* Text block
** BEGIN **

# Forum Other Languages All other languages Japanese  Live action series

## laxxy

Does anyone know if there are any good Japanese live-action TV series? 
Smth close to the level of, say, Seinfeld or X-files?

----------


## ST

что такое лив акшн? всмысле тв-сериал?

----------


## laxxy

> что такое лив акшн? всмысле тв-сериал?

 Ну да, с живыми актерами, as opposed to animated.

----------


## Guin

May be "Godzilla"?   ::

----------


## laxxy

> May be "Godzilla"?

   ::

----------


## ST

мне понравился "returner".  А еще Китано Такеси "куклы", "кикудзиро", "королевская битва"...
И ужастики..."темная вода", "ju-on", "the Ring" (imho Japanese is better, then American). Is it all live action, right?

----------


## laxxy

> мне понравился "returner".  А еще Китано Такеси "куклы", "кикудзиро", "королевская битва"...
> И ужастики..."темная вода", "ju-on", "the Ring" (imho Japanese is better, then American). Is it all live action, right?

 Yeah they are, thanks...  I was thinking more in terms of TV series, these seem to be movies (at least the ones I recognized are)... But thanks, I'll check them out.
I actually liked the American version of "the Ring" more, although many of my friends preferred the Japanese one. I did like "Dark water".

** END **

Transcribe the stretch of the forum thread on Japanese live-action series from "Yeah they are, thanks..." through "check them out.". The items that follow have no connection to the thread above.

[Collected data]

** BEGIN **

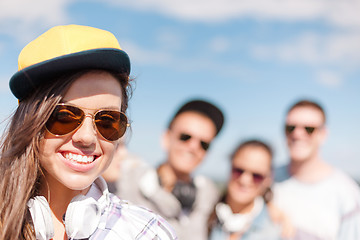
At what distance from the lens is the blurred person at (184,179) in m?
3.85

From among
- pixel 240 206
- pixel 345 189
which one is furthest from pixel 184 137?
pixel 345 189

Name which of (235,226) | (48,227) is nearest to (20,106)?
(48,227)

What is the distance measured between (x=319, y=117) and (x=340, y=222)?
1.06 meters

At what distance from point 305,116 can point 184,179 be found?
55.8 inches

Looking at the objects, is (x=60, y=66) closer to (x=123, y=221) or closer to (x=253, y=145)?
(x=123, y=221)

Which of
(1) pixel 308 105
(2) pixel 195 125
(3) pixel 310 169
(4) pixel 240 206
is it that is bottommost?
(4) pixel 240 206

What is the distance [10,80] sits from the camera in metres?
1.46

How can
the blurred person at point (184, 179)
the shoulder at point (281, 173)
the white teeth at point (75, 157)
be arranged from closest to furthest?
the white teeth at point (75, 157) < the blurred person at point (184, 179) < the shoulder at point (281, 173)

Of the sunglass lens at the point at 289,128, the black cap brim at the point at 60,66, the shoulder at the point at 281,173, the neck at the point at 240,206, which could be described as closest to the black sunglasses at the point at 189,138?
the neck at the point at 240,206

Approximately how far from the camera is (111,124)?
1.52 meters

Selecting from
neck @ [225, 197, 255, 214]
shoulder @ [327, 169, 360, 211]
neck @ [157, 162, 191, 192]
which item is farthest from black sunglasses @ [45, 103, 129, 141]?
shoulder @ [327, 169, 360, 211]

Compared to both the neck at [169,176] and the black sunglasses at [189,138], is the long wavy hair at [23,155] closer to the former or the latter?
the neck at [169,176]

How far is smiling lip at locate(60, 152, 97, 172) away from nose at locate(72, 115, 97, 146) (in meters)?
0.06

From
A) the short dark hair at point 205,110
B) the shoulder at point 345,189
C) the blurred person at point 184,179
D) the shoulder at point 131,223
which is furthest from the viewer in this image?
the short dark hair at point 205,110
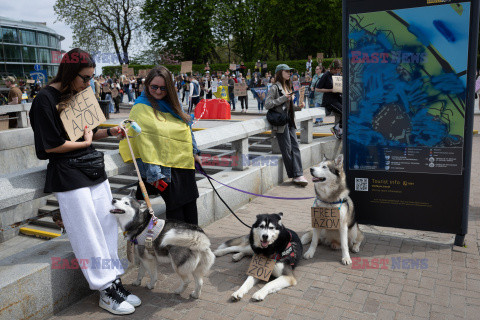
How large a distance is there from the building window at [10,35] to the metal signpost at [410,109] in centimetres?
7624

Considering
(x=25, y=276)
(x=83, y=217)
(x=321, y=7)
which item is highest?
(x=321, y=7)

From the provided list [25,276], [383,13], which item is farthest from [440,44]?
[25,276]

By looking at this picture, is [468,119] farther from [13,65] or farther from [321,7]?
[13,65]

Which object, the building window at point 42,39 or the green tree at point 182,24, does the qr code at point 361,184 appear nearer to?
the green tree at point 182,24

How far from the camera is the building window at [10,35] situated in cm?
6706

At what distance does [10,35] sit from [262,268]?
79.1m

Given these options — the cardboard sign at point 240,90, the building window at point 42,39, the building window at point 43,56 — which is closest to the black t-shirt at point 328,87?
the cardboard sign at point 240,90

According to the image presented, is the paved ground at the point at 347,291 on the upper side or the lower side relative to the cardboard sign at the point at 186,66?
lower

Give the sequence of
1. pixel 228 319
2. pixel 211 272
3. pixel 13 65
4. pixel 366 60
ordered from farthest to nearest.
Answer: pixel 13 65 → pixel 366 60 → pixel 211 272 → pixel 228 319

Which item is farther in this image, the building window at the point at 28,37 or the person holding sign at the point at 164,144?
the building window at the point at 28,37

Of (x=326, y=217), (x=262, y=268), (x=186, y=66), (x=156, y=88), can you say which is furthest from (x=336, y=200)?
(x=186, y=66)

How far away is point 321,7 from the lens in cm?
4641

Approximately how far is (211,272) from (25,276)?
1.98m

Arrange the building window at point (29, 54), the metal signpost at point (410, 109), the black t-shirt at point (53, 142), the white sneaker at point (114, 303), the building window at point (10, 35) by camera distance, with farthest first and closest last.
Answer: the building window at point (29, 54) < the building window at point (10, 35) < the metal signpost at point (410, 109) < the white sneaker at point (114, 303) < the black t-shirt at point (53, 142)
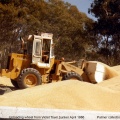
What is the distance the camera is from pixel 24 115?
4016 mm

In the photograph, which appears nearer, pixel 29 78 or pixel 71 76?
pixel 29 78

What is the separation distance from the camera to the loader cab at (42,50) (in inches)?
690

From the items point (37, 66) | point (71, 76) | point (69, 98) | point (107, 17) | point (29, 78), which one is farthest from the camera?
point (107, 17)

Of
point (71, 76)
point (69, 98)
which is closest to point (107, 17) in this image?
point (71, 76)

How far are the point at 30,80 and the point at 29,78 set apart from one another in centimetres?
14

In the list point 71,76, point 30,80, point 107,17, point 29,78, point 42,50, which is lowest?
point 30,80

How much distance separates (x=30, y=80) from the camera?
1728cm

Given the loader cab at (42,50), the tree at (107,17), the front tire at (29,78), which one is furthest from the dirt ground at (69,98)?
the tree at (107,17)

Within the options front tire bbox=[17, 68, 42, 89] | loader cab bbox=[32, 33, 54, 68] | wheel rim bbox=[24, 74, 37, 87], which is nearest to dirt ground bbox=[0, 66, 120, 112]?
front tire bbox=[17, 68, 42, 89]

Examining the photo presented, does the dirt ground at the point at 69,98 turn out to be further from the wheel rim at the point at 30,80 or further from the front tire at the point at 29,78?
the wheel rim at the point at 30,80

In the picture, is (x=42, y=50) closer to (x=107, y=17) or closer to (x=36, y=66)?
(x=36, y=66)

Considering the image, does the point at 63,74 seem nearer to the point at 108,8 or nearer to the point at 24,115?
the point at 24,115

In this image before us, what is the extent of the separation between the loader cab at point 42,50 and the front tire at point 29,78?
25.3 inches

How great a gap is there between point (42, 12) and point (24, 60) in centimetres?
1845
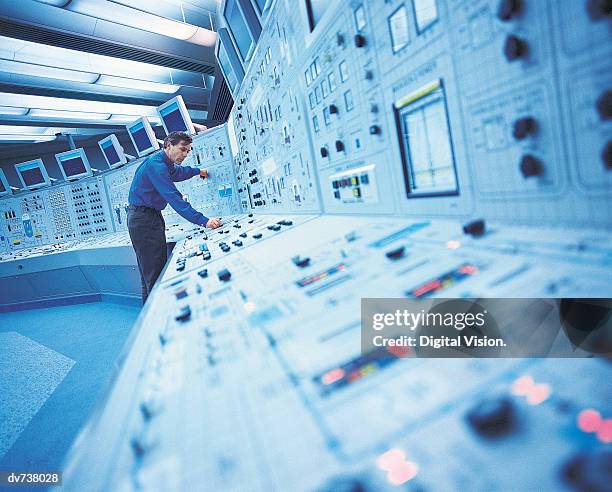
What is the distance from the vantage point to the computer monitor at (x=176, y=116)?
4.07 m

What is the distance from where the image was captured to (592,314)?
0.40 metres

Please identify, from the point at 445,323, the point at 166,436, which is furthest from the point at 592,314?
the point at 166,436

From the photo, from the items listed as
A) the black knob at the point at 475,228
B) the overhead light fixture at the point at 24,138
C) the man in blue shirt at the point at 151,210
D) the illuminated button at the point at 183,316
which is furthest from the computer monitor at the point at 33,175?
the black knob at the point at 475,228

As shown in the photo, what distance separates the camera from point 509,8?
604 millimetres

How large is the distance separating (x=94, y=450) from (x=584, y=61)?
0.89 m

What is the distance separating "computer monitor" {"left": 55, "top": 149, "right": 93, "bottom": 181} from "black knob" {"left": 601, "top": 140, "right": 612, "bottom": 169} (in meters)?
6.21

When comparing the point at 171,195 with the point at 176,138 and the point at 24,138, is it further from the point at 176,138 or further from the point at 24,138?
the point at 24,138

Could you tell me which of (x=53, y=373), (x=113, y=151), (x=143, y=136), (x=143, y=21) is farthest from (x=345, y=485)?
(x=113, y=151)

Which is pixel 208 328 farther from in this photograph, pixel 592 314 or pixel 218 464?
pixel 592 314

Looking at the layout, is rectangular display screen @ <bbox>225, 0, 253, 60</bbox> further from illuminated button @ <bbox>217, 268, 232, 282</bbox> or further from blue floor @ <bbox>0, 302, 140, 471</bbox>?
blue floor @ <bbox>0, 302, 140, 471</bbox>

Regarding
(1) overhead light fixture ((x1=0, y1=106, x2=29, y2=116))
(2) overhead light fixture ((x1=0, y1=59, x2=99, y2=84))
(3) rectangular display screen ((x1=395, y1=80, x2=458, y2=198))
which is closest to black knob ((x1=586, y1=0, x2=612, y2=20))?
(3) rectangular display screen ((x1=395, y1=80, x2=458, y2=198))

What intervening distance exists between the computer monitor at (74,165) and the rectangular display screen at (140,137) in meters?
1.13

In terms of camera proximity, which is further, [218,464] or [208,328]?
[208,328]

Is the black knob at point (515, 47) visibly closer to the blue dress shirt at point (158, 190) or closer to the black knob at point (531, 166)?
the black knob at point (531, 166)
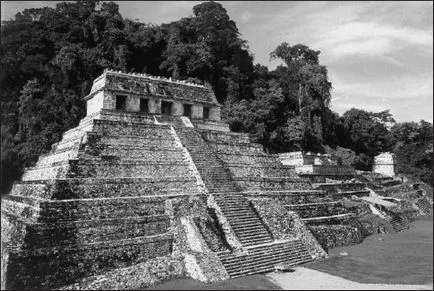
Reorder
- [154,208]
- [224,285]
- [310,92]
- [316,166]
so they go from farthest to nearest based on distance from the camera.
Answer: [310,92]
[316,166]
[154,208]
[224,285]

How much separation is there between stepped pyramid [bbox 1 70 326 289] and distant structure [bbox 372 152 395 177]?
32.9 m

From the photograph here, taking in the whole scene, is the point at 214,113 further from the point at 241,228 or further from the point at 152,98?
the point at 241,228

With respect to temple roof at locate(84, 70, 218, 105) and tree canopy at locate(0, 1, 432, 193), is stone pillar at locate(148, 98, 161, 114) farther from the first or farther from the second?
tree canopy at locate(0, 1, 432, 193)

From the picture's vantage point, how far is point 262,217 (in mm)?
16922

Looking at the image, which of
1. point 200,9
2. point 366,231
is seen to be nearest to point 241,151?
point 366,231

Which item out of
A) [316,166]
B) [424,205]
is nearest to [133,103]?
[316,166]

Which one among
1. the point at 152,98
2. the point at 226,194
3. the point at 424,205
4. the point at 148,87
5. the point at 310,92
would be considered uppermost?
the point at 310,92

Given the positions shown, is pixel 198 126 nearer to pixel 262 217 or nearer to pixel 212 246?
pixel 262 217

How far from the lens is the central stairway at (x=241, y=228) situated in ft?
45.0

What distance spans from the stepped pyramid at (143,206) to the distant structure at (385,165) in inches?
1297

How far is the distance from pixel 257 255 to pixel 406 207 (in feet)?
71.0

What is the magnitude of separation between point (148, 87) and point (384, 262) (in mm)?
15489

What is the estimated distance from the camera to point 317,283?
1246 centimetres

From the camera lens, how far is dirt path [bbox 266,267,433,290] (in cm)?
1200
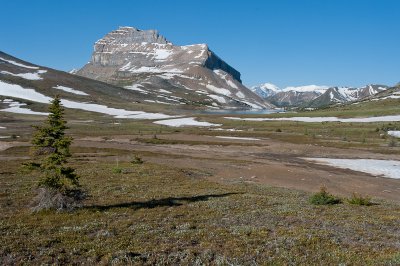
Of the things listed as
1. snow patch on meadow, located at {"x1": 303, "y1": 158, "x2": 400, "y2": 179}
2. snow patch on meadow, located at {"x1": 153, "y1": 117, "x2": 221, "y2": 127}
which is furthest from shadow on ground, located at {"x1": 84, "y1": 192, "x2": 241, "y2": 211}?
snow patch on meadow, located at {"x1": 153, "y1": 117, "x2": 221, "y2": 127}

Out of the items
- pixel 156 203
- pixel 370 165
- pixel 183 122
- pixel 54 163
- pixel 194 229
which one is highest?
pixel 54 163

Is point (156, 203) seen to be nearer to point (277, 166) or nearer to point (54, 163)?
point (54, 163)

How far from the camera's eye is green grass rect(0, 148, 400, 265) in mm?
17531

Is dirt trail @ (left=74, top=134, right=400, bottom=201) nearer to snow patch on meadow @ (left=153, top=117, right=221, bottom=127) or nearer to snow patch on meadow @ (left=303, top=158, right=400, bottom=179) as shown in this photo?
snow patch on meadow @ (left=303, top=158, right=400, bottom=179)

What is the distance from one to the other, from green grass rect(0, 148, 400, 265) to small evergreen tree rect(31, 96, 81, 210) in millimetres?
1065

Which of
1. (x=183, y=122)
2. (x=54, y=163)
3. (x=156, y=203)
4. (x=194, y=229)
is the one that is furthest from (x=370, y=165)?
(x=183, y=122)

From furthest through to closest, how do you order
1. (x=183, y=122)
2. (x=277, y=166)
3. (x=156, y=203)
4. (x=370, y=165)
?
1. (x=183, y=122)
2. (x=370, y=165)
3. (x=277, y=166)
4. (x=156, y=203)

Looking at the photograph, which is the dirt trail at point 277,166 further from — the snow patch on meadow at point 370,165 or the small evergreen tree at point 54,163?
the small evergreen tree at point 54,163

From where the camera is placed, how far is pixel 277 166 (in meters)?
60.5

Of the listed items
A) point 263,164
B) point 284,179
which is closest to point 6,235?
point 284,179

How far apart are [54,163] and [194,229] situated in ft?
33.2

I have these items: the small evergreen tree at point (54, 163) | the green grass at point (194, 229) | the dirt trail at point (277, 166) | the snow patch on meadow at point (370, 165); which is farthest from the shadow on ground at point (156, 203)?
the snow patch on meadow at point (370, 165)

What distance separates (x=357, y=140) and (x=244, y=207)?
78.8 metres

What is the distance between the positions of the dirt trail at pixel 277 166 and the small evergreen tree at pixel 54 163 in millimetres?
23119
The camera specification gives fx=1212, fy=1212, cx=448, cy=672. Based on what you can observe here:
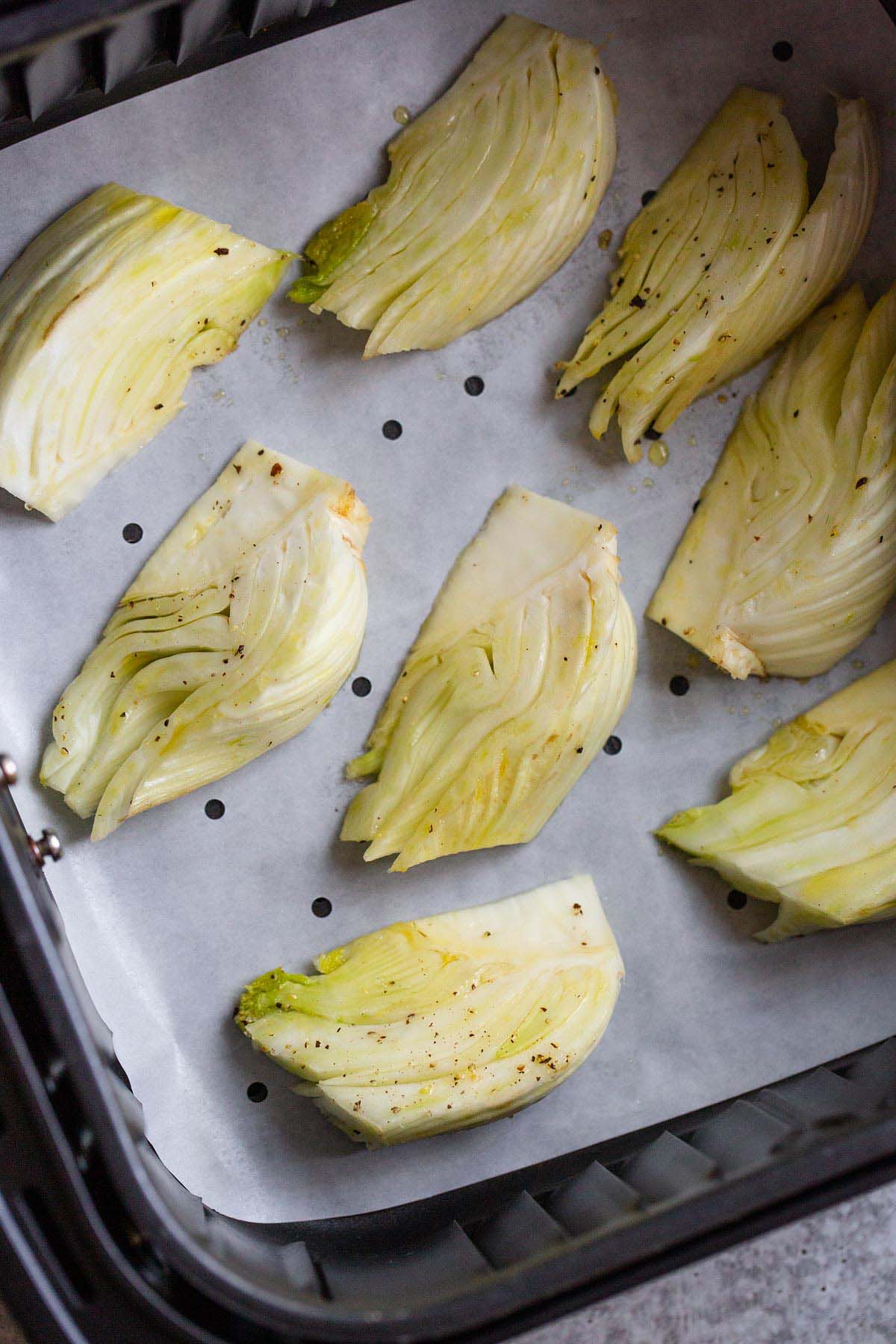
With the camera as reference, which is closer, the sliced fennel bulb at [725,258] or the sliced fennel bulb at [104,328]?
the sliced fennel bulb at [104,328]

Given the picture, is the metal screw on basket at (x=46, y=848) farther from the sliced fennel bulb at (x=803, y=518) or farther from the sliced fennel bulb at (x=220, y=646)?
the sliced fennel bulb at (x=803, y=518)

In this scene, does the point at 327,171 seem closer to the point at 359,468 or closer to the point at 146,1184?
the point at 359,468

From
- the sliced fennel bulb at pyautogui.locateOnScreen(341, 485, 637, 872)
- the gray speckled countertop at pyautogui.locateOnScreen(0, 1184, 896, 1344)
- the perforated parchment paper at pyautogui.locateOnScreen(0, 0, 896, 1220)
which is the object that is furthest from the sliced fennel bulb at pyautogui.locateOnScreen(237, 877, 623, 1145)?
the gray speckled countertop at pyautogui.locateOnScreen(0, 1184, 896, 1344)

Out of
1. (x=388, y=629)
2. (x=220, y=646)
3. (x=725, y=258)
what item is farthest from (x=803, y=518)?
(x=220, y=646)

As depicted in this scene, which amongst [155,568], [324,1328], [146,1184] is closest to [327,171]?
[155,568]

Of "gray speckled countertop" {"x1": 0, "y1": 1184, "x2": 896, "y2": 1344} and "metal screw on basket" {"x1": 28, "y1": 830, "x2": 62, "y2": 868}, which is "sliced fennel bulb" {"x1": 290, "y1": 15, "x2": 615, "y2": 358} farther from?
"gray speckled countertop" {"x1": 0, "y1": 1184, "x2": 896, "y2": 1344}

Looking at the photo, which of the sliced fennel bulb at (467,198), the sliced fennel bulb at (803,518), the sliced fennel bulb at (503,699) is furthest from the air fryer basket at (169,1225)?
the sliced fennel bulb at (467,198)
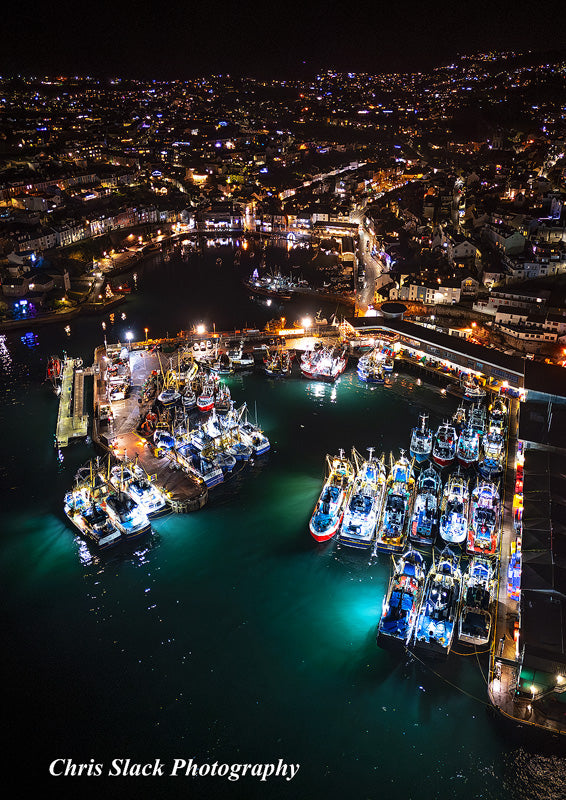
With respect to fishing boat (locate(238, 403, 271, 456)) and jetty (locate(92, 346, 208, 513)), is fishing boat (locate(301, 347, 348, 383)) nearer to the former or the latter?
fishing boat (locate(238, 403, 271, 456))

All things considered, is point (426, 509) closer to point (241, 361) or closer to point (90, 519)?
point (90, 519)

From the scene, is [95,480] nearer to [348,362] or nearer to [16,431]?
[16,431]

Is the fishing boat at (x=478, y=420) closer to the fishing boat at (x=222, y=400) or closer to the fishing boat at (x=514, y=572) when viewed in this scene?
the fishing boat at (x=514, y=572)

** END **

* Answer to the task
Yeah they are, thanks...  I was thinking more in terms of TV series, these seem to be movies (at least the ones I recognized are)... But thanks, I'll check them out.